There are many variations of this problem, such as 2D packing, linear packing, packing by weight, packing by cost, and so on. They have many applications, such as filling up containers, loading trucks with weight capacity, creating file backup in removable media and technology mapping in Field-programmable gate array semiconductor chip design.

The bin packing problem can also be seen as a special case of the cutting stock problem. When the number of bins is restricted to 1 and each item is characterised by both a volume and a value, the problem of maximising the value of items that can fit in the bin is known as the knapsack problem.

Despite the fact that it is NP-hard, optimal solutions to very large instances can be produced with sophisticated algorithms. In addition, many heuristics have been developed: for example, the first fit algorithm provides a fast but often non-optimal solution, involving placing each item into the first bin in which it will fit. It requires Θ(n log n) time, where n is the number of elements to be packed. The algorithm can be made much more effective by first sorting the list of elements into decreasing order (sometimes known as the first-fit decreasing algorithm), although this still does not guarantee an optimal solution, and for longer lists may increase the running time of the algorithm. It is known, however, that there always exists at least one ordering of items that allows first-fit to produce an optimal solution.^[1]
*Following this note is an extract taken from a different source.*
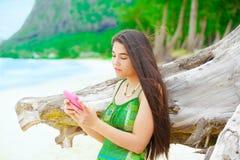 Muchacha adolescente hermosa que sostiene el teléfono móvil, en la playa hawaiana por dri Fotografía de archivo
Given a bin size ${\displaystyle V}$ and a list of ${\displaystyle n}$ items with sizes ${\displaystyle a_{1},\dots ,a_{n}}$ to pack, find an integer ${\displaystyle B}$ and a ${\displaystyle B}$-partition ${\displaystyle S_{1}\cup \dots \cup S_{B}}$ of ${\displaystyle \{1,\dots ,n\}}$ such that ${\displaystyle \sum _{i\in S_{k}}a_{i}\leq V}$ for all ${\displaystyle k=1,\dots ,B}$. A solution is optimal if it has minimal ${\displaystyle B}$. The ${\displaystyle B}$-value for an optimal solution is denoted OPT below. A possible Integer Linear Programming formulation of the problem is:

minimize ${\displaystyle B=\sum _{i=1}^{n}y_{i}}$
subject to	${\displaystyle \sum _{j=1}^{n}a_{j}x_{ij}\leq Vy_{i},}$	${\displaystyle \forall i\in \{1,\ldots ,n\}}$
	${\displaystyle \sum _{i=1}^{n}x_{ij}=1,}$	${\displaystyle \forall j\in \{1,\ldots ,n\}}$
	${\displaystyle y_{i}\in \{0,1\},}$	${\displaystyle \forall i\in \{1,\ldots ,n\}}$
	${\displaystyle x_{ij}\in \{0,1\},}$	${\displaystyle \forall i\in \{1,\ldots ,n\}\,\forall j\in \{1,\ldots ,n\}}$

This is a very straightforward greedy approximation algorithm. The algorithm processes the items in arbitrary order. For each item, it attempts to place the item in the first bin that can accommodate the item. If no bin is found, it opens a new bin and puts the item within the new bin.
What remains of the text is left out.